Ohne Zorn und Eifer hat Wasserstein nicht nur die oft gewaltsame Geschichte Jerusalems nachgezeichnet, sondern auch jeden noch so absurden Friedensvorschlag geprüft und gewogen, wie es nur ein Freund der Menschen tun kann. Seit mehreren hundert Jahren findet Jerusalem im Fadenkreuz dreier Weltreligionen keinen Frieden: Christen, Juden, und Moslems reklamieren gleichermaßen die Stadt als heilige Stätte. Eine unübersehbare Zahl säkularer Gruppen und politischer Heißsporne hat darüber hinaus Anspruch auf Jerusalem erhoben. Damit nicht genug, denn sämtliche europäischen Großmächte haben seit dem 19. Jahrhundert Jerusalem für ihre Pläne im Nahen Osten zu nutzen versucht, nachdem Zweiten Weltkrieg kamen noch die USA hinzu. Liegt ein Fluch über Jerusalem? Nein, Wasserstein kann stets rationale Erklärungen für das allmähliche Entstehen der "Jerusalem-Frage" vorlegen, weil er an der Möglichkeit historischer Objektivität festhält.

In einem "Prolog" über das "himmlische Jerusalem" lässt Wasserstein Vertreter der drei Religionen Revue zu Wort kommen, um allen dreien die Gleichzeitigkeit von Glaubensgewissheiten und mythenreichen Überhöhungen ihrer Ansprüche deutlich vor Augen zu führen. Unter dem Strich bleibt die Einsicht, dass es keineswegs eine Kontinuität von politischen oder Glaubensvorstellungen über Jahrhunderte hindurch gibt, wie es die gläubige Politiker und politische Religionsführer gerne hätten.

In den darauf folgenden zehn Kapiteln entfaltet Wasserstein, einen Dekalog historischer Tatsachen und absurder Geschichten, die immer wieder einer Lösung der "Jerusalem-Frage" im Wege stehen. Kaiser Wilhelm II. war bei seinem operettenhaften Ritt 1898 durch die Jerusalemer Altstadt mit Galauniform nicht der einzige, der sich durch einmalige Präsenz Kredit bei der Bevölkerung verschaffen wollte.

Um die Vorgänge der letzten fünfzig Jahre zu verdeutlichen bezieht Wasserstein vermehrt Statistiken über Bevölkerungswachstum, Zahlen über die Entwicklung der Infrastruktur und Karten über die Siedlungspolitik in Jerusalem heran, denn ab 1950 verkompliziert sich die Situation nochmals: Jerusalem wird die Hauptstadt Israels.

Und im Sechs-Tage-Krieg von 1967 hob Israel die seit dem Sieg im Unabhängigkeitskrieg von 1949 bestehende Teilung Jerusalems in einen israelischen Westteil und einen arabischen Ostteil wieder auf. Eine folgenschwere Entscheidung, denn ab diesem Zeitpunkt besaßen die Moslems einen Zielpunkt für ihre zuvor unkoordinierten Angriffe auf Israel: die Rückeroberung Jerusalems. An den Konflikten der Folgezeit konnte, und wie Wasserstein kritisch anzeigt: wollte, der Jerusalemer Bürgermeister Teddy Kollek nur wenig ändern.

----

## [Worum es geht]
Beantworten Sie anhand des Textauszugs über Jerusalem die folgenden Fragen:
(a) In welchem Jahr ritt Kaiser Wilhelm II. durch die Jerusalemer Altstadt?
(b) Welche drei Glaubensgemeinschaften beanspruchen Jerusalem als heilige Stätte?
(c) Wie heißt der Jerusalemer Bürgermeister, der an den Konflikten der Folgezeit nur wenig ändern konnte?

----

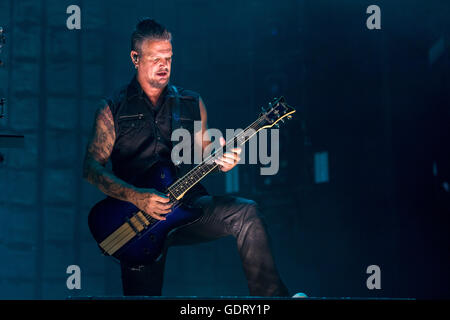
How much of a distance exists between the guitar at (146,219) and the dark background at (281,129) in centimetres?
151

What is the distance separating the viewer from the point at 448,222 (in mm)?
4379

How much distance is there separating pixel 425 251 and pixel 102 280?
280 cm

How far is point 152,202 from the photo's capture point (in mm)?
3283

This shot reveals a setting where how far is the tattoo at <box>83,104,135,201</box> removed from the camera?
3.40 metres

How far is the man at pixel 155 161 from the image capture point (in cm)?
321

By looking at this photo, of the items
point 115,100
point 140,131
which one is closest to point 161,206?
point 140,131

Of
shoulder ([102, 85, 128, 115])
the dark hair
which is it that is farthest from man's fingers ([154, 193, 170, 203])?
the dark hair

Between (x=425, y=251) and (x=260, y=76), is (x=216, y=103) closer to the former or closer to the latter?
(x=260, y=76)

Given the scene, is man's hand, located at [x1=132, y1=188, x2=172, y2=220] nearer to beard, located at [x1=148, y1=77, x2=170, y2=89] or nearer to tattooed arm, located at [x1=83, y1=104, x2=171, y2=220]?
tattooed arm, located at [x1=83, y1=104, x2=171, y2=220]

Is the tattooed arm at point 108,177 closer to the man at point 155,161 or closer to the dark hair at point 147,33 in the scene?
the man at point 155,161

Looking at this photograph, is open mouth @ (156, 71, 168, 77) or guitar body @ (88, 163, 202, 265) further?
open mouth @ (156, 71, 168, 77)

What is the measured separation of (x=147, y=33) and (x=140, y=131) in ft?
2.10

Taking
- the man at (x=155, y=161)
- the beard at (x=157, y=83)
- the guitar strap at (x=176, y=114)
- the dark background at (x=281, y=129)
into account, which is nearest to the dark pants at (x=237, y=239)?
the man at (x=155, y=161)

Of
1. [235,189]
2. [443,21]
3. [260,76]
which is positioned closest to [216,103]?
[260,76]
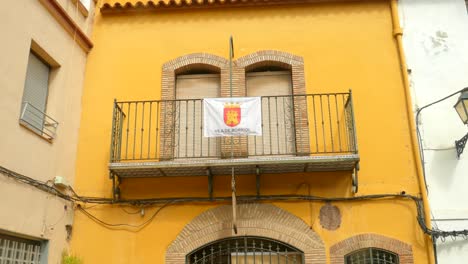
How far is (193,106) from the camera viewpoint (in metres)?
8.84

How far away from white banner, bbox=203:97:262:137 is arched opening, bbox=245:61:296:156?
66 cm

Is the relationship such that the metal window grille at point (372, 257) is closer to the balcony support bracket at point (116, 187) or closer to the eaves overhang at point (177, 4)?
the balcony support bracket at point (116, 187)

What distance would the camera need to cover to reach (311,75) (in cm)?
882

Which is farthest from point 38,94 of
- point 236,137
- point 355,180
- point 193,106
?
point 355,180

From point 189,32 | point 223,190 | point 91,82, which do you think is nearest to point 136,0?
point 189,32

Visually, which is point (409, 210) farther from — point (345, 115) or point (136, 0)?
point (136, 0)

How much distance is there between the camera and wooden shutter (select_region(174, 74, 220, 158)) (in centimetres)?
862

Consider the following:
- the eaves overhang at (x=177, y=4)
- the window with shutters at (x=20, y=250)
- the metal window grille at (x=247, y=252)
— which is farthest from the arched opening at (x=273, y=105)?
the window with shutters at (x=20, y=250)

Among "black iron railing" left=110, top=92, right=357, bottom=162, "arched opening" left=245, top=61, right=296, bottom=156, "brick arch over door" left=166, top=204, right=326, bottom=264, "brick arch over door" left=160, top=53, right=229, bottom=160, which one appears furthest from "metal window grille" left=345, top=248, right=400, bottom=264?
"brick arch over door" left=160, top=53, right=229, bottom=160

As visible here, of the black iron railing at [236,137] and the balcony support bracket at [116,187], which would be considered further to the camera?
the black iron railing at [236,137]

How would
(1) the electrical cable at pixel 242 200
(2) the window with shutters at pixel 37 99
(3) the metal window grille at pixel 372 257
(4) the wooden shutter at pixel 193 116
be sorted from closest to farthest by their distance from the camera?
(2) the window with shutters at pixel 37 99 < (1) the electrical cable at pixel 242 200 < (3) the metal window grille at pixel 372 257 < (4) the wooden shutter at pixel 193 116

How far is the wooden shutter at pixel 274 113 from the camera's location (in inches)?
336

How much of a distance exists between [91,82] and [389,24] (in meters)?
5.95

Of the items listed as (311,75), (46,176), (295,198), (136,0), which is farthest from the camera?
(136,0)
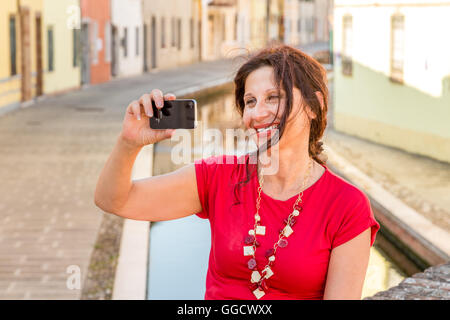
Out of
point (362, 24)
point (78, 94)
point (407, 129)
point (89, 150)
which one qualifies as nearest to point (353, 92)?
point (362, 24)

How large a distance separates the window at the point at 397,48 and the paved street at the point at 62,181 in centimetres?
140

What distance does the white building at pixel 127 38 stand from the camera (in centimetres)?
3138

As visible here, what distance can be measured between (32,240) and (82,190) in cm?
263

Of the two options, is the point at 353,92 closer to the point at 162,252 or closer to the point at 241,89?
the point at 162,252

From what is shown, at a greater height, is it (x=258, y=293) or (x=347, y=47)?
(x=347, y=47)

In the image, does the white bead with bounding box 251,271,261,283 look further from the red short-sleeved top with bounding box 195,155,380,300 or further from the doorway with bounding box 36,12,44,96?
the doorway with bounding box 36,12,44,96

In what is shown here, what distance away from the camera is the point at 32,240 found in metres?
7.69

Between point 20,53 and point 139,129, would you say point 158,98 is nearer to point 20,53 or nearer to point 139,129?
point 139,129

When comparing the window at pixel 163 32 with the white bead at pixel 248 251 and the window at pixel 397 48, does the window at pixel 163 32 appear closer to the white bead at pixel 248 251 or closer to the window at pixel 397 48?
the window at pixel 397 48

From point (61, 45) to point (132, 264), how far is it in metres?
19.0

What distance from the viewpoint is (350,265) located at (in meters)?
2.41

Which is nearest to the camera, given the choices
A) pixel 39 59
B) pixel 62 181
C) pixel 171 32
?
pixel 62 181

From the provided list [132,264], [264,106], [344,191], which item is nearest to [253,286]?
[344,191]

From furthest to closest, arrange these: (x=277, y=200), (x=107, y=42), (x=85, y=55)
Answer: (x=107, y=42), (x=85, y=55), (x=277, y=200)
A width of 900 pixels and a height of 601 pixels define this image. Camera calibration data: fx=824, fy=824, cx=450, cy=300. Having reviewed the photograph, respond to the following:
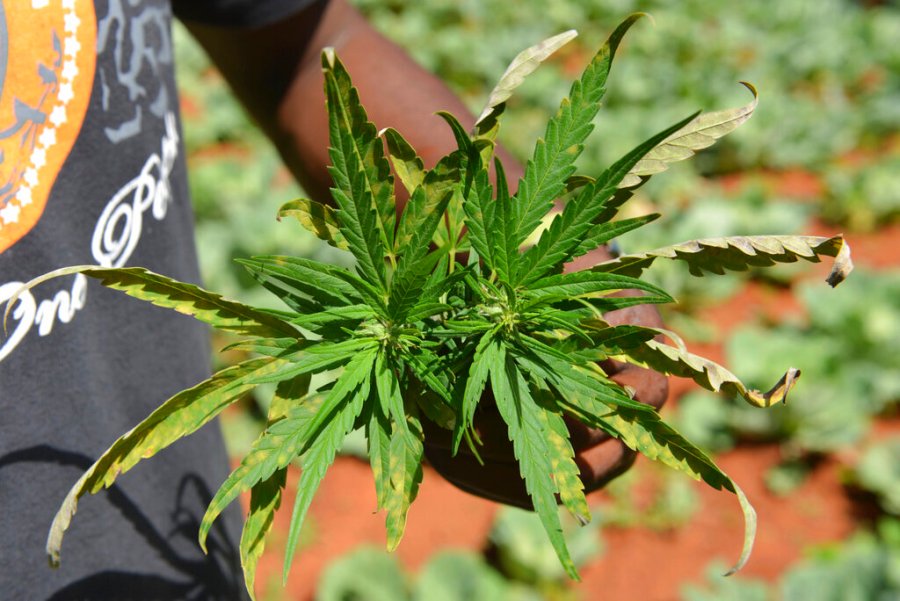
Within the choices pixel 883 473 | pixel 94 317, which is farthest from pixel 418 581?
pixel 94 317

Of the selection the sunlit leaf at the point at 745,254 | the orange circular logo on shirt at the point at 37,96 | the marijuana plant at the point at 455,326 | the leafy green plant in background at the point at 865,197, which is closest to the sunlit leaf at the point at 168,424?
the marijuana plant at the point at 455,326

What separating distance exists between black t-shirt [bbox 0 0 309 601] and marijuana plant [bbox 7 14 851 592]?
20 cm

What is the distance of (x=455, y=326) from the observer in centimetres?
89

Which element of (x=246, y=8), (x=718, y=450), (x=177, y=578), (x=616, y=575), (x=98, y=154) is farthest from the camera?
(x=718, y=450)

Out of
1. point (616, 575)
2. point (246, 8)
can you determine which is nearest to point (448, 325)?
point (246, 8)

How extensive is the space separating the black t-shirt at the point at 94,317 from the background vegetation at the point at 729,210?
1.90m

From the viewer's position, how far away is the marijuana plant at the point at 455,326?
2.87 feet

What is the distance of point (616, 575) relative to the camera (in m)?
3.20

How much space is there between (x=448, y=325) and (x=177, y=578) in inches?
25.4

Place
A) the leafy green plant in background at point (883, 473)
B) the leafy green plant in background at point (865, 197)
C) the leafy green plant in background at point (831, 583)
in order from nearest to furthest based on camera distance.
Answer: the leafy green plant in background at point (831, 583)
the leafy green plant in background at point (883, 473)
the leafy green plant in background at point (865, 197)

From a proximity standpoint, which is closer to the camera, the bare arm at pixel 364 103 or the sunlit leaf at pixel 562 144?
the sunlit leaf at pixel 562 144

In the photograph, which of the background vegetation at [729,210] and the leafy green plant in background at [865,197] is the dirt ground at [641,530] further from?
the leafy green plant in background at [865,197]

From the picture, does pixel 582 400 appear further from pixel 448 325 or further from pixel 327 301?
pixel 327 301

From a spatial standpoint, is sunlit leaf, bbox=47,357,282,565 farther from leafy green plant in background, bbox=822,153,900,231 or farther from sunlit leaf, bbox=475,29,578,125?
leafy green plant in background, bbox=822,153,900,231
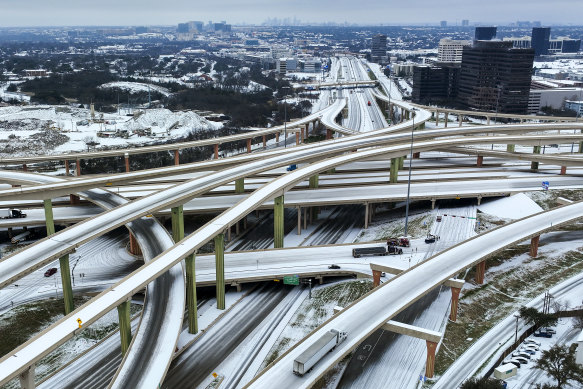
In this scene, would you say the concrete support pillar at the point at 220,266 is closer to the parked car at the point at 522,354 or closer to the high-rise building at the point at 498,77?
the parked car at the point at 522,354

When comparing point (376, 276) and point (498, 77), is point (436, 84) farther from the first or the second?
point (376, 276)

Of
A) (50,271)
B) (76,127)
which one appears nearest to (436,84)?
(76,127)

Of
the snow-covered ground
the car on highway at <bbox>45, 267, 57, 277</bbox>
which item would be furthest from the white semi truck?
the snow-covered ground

----

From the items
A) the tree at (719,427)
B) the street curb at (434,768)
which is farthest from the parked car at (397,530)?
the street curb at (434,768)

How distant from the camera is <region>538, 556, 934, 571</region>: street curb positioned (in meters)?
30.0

----

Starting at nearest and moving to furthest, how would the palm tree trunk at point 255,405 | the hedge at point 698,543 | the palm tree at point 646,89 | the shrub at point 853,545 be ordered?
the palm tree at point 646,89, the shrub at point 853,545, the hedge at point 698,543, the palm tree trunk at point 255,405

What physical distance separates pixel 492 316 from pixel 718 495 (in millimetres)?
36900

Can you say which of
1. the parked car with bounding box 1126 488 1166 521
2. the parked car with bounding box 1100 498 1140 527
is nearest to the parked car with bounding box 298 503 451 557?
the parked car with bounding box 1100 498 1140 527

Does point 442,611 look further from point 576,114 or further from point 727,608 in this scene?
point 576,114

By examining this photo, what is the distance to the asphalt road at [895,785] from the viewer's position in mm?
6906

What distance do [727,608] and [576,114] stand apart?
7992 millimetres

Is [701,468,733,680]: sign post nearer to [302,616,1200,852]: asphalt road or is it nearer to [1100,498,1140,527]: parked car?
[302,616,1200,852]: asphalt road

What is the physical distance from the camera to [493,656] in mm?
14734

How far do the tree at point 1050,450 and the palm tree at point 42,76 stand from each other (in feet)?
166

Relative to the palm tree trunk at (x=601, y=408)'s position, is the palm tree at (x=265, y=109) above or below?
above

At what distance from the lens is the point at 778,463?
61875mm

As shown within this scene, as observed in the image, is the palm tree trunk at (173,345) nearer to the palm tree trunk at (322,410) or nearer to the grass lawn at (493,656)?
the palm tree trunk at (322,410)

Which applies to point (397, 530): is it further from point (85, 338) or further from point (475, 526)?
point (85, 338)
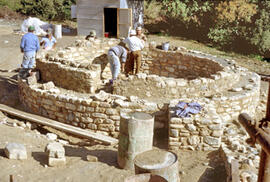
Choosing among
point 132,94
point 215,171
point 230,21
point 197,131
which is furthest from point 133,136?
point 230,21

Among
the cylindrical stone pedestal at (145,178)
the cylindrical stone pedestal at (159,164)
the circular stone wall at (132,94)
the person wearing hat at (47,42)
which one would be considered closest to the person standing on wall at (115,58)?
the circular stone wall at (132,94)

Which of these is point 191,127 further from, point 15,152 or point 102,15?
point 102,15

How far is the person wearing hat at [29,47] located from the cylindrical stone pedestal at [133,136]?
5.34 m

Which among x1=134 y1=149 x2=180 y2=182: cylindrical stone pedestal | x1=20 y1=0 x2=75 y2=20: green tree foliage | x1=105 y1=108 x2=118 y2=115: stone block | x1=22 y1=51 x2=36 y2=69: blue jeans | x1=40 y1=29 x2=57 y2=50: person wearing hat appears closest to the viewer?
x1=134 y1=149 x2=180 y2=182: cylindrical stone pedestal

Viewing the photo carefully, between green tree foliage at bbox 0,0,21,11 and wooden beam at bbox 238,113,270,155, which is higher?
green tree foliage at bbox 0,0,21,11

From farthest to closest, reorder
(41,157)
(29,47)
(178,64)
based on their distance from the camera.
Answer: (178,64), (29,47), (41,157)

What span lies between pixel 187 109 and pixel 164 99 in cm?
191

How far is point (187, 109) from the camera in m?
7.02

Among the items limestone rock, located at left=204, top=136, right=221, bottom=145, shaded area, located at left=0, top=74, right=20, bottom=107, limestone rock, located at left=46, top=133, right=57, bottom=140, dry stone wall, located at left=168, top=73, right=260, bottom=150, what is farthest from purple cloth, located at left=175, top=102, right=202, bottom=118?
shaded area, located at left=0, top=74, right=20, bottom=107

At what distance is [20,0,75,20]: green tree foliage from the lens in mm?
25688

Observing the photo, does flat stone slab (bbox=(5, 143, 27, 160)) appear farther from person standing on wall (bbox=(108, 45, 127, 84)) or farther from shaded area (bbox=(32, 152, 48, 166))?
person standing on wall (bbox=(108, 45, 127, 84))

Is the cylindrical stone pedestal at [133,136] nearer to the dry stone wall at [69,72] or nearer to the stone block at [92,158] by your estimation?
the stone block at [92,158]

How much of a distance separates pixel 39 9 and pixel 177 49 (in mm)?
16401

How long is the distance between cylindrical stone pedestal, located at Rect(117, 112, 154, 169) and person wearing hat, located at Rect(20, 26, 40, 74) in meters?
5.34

----

## [Erwartete Antwort]
(a) Kaiser Wilhelm II. ritt im Jahr 1898 durch die Jerusalemer Altstadt.
(b) Christen, Juden und Moslems beanspruchen Jerusalem als heilige Stätte.
(c) Der Bürgermeister heißt Teddy Kollek.